( 10/25 付 )

 錦江湾高校、霧島錦江湾国立公園、錦江湾サマーナイト花火と、鹿児島湾は別名の錦江湾と呼ばれることが多い。由来は初代薩摩藩主、島津家久が姶良市加治木の日木山川河口で詠んだ和歌とされる。

 <浪(なみ)のおりかくる錦は磯山の梢(こずえ)にさらす花の色かな>。海に映る花々が錦の文様を描く-。四季折々にさまざまな表情を見せる海の美しさは今も変わらない。

 そんな錦江湾をもっと観光で盛り上げようと、民間の「環錦江湾観光連絡会議」が発足した。コロナ禍で当面、大型クルーズ船の観光客は当てにできない。であれば、改めて魅力を探って全国に発信しようというわけだ。

 先日の初会合では湾沿いの人たちが地域の資源について意見を交わした。発起人で鹿屋市の観光施設代表、郷原茂樹さんは「身近な湾を生かして、できることから始めたい」と話す。
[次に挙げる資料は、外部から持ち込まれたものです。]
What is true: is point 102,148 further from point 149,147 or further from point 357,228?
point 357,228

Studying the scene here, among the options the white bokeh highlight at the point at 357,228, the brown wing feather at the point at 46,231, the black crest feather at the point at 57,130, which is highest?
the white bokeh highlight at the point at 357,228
県や湾岸の自治体、観光関係者らと勉強会を重ね、観光ルートの開拓を目指す。

 秋の行楽シーズンに入り、県外ナンバーのバイクが盛んに湾沿いの国道を行き交っている。豊かな自然や、桜島と穏やかな海が織りなす景観、個性に満ちあふれた地域がある。県外客の目にどう映っているのか。

 そうした人々の声を、誘客の仕掛けづくりに取り入れていくことも必要だろう。錦江湾の魅力が深みを増し、これまで気づかなかった地域づくりのヒントが掘り起こされるかもしれない。